2020 Volume 36 Issue 2 Pages 198-203
Ovarian mature teratomas present various risks, such as acute abdomen, and hence surgery is the usual protocol. On the other hand, uterine lipoleiomyoma is a variant of uterine leiomyoma, and surgery is not always performed in postmenopausal cases. We report a case of postmenopausal uterine lipoleiomyoma, preoperatively diagnosed as ovarian mature teratoma, and treated surgically. A 71-year-old woman presented a 5.5-cm mass on the left dorsal side of the uterus that was fat suppressed on magnetic resonance imaging. The preoperative diagnosis was mature teratoma of the left ovary.

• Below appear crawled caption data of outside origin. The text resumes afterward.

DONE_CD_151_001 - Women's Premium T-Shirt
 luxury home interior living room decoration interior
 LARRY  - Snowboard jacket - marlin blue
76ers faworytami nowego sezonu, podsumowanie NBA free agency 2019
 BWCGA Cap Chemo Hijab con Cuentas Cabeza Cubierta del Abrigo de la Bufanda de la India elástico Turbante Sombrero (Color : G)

Laparoscopic bilateral salpingo-oophorectomy was planned, but we changed the operative procedure to laparoscopic hysterectomy and bilateral salpingo-oophorectomy. This was because the mass was identified as a uterine mass as no swelling was observed in either ovary during surgery. Pathological examination of the excised specimen revealed lipoleiomyoma. It may be difficult to distinguish uterine lipoleiomyomas from ovarian mature teratomas when the lipoleiomyomas are subserosal. In this case, the tumor was presumed to have originated from the uterus based on the findings of the pelvic examination, and we were able to discuss the operative procedure options in advance. One of the merits of laparoscopic surgery in this case was that the burden of changing the surgical procedure was less than that with laparotomy; however, at the same time, preoperative exclusion of malignant disease was considered important. In the diagnosis of tumors containing fat, the differential diagnosis of lipoleiomyoma should be considered.